INVESTIGADORES
DI PERSIA Leandro Ezequiel
congresos y reuniones científicas
Título:
Signal processing on graphs to measure similarity between gene annotations in the Gene Ontology
Autor/es:
TIAGO LOPEZ; LEANDRO EZEQUIEL DI PERSIA; DIEGO HUMBERTO MILONE
Reunión:
Congreso; XI Congreso argentino de Bioinformatica y Biologia Computacional; 2021
Resumen:
Background:The semantic similarity measures based on ontologies are useful in many applications, such as theinference of functions of genes or proteins annotated in the Gene Ontology. This application couldimprove the process of gene annotation, significantly reducing the number of laboratory experiments required. The classical measures for this application are based on the frequency of annotation of terms, but lack certain basic properties when considered as distances. As this could reduce the performance of an inference algorithm we propose to define new measures that incorporate more directly the structure of the Gene Ontology graph, applying the theory of signal processing on graphs.Results:Genes are represented as signals in a graph, defining paths that travel from the root node to the annotated terms. The proposed measures consist of defining dictionaries to transform the gene annotations and get the euclidean distances in this projected space. The dictionaries contain all the paths from the root node to the leaves, all the paths to each leaf combined or the eigenvectors of the graph Laplacian, that is, the Fourier Graph Transform atoms.
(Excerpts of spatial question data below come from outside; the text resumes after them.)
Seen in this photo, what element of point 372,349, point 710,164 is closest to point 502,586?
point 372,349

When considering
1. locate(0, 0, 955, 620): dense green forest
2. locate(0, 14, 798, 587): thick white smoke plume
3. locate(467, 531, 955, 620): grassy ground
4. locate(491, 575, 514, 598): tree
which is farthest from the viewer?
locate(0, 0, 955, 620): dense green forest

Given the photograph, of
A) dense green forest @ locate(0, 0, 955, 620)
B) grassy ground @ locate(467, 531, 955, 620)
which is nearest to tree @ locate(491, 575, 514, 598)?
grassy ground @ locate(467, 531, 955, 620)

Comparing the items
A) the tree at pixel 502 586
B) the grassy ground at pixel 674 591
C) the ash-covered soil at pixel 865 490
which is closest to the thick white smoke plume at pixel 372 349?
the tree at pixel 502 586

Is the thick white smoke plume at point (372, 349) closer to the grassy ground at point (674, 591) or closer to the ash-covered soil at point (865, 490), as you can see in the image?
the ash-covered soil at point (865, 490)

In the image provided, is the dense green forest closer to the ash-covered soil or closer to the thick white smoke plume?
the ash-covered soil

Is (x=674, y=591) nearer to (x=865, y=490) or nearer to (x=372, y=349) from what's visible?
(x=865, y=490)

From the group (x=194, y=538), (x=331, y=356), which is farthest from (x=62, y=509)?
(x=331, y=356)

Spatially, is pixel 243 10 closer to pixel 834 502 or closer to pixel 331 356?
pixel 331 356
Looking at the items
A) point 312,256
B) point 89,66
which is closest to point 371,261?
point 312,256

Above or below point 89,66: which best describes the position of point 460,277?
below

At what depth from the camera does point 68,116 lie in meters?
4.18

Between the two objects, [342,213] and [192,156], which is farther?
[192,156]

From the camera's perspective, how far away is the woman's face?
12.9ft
These measures are evaluated by comparing the distances between genes annotated in a GO sub-ontology, and by the performance in the prediction of gene functions with a Bayesian approach. The distance for genes in a sub-ontology gave the expected results for the proposed measures. In the prediction task, the F1 score was higher for the proposed measures than the classical measures. Particularly, the measure based on the Graph Fourier Transform gave the higher performance scores for the automatic function prediction.Conclusions:The results show that the proposed measures adjust better to the notions of semantic similarity between genes, and are consistent with the mathematical properties of a distance. In the inference of gene functions, the proposed measures proved to be an appropriate alternative, even improving the performance of the classical measures.